_EXCERPTED RECORDS_
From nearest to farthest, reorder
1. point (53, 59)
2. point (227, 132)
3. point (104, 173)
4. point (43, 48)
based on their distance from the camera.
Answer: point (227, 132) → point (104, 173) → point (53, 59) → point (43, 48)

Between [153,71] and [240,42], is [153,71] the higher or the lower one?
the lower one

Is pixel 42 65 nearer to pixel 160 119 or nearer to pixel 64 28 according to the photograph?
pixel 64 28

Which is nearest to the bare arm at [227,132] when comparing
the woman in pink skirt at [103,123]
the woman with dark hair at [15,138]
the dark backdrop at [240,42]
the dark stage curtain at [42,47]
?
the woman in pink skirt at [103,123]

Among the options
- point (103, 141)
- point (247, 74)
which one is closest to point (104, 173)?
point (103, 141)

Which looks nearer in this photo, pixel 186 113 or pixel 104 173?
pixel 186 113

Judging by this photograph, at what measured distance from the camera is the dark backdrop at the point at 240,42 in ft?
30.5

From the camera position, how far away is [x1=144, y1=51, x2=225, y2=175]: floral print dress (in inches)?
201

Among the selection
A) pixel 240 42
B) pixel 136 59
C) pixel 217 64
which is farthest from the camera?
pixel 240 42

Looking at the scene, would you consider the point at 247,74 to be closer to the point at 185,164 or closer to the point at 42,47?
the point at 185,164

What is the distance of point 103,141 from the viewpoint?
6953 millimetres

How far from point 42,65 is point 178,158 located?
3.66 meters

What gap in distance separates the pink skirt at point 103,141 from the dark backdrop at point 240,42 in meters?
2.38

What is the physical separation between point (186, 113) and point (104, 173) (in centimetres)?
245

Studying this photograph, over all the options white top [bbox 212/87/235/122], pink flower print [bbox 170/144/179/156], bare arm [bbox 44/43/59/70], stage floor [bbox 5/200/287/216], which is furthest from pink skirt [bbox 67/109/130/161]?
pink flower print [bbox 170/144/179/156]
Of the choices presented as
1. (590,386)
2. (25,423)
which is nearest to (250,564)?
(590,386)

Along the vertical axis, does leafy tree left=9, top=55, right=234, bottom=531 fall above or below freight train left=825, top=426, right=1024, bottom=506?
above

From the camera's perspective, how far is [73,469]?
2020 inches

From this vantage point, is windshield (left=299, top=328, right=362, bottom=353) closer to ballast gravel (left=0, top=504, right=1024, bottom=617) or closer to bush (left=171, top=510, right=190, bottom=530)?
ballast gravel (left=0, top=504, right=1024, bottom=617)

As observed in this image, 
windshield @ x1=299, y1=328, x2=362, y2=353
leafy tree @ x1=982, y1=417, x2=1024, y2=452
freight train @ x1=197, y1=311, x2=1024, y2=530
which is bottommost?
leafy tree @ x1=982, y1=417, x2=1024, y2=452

_TASK GOAL_
Copy every line of the data above verbatim, changing nothing.

_ANSWER TO THE TASK_
From nearest to farthest, reorder
1. point (53, 59)
2. point (227, 132)
3. point (104, 173)
4. point (43, 48)
based on their distance from the camera.
Answer: point (227, 132) → point (104, 173) → point (53, 59) → point (43, 48)

Between [153,71] and [240,42], is [153,71] the higher or the lower one?
the lower one

Is pixel 42 65 nearer to pixel 160 119 or nearer to pixel 64 28 according to the photograph?
pixel 64 28

Which is nearest to the bare arm at [227,132] when comparing
the woman in pink skirt at [103,123]
the woman with dark hair at [15,138]
the dark backdrop at [240,42]
the dark stage curtain at [42,47]
?
the woman in pink skirt at [103,123]

Among the options
- point (103, 141)
- point (247, 74)
which one is closest to point (104, 173)?
point (103, 141)

Which looks nearer in this photo, pixel 186 113 or pixel 104 173?
pixel 186 113

Judging by this photograph, at what measured distance from the camera is the dark backdrop at the point at 240,42 in ft?
30.5

From the camera position, how far away is [x1=144, y1=51, x2=225, y2=175]: floral print dress (in inches)?
201

Among the selection
A) pixel 240 42
B) pixel 136 59
C) pixel 217 64
which is farthest from the camera?
pixel 240 42

Looking at the scene, would you consider the point at 247,74 to be closer to the point at 185,164 or closer to the point at 42,47?
the point at 185,164

What is the distance of point 103,141 from the viewpoint?
6953 millimetres

How far from point 42,65 is point 178,158 located?
3.66 meters

What gap in distance separates the pink skirt at point 103,141 from the dark backdrop at point 240,42 in meters?
2.38

What is the physical separation between point (186, 113) and point (104, 173) (in centimetres)?
245

Studying this photograph, over all the options white top [bbox 212/87/235/122], pink flower print [bbox 170/144/179/156], bare arm [bbox 44/43/59/70], stage floor [bbox 5/200/287/216], which is furthest from pink skirt [bbox 67/109/130/161]?
pink flower print [bbox 170/144/179/156]
Of the choices presented as
1. (590,386)
2. (25,423)
which is nearest to (250,564)?
(590,386)

Along the vertical axis, does leafy tree left=9, top=55, right=234, bottom=531 fall above or below freight train left=825, top=426, right=1024, bottom=506?
above

From the camera's perspective, how far is [73,469]?
2020 inches

From this vantage point, is windshield (left=299, top=328, right=362, bottom=353) closer to ballast gravel (left=0, top=504, right=1024, bottom=617) or closer to bush (left=171, top=510, right=190, bottom=530)?
ballast gravel (left=0, top=504, right=1024, bottom=617)

As observed in this image, 
windshield @ x1=299, y1=328, x2=362, y2=353
leafy tree @ x1=982, y1=417, x2=1024, y2=452
freight train @ x1=197, y1=311, x2=1024, y2=530
which is bottommost?
leafy tree @ x1=982, y1=417, x2=1024, y2=452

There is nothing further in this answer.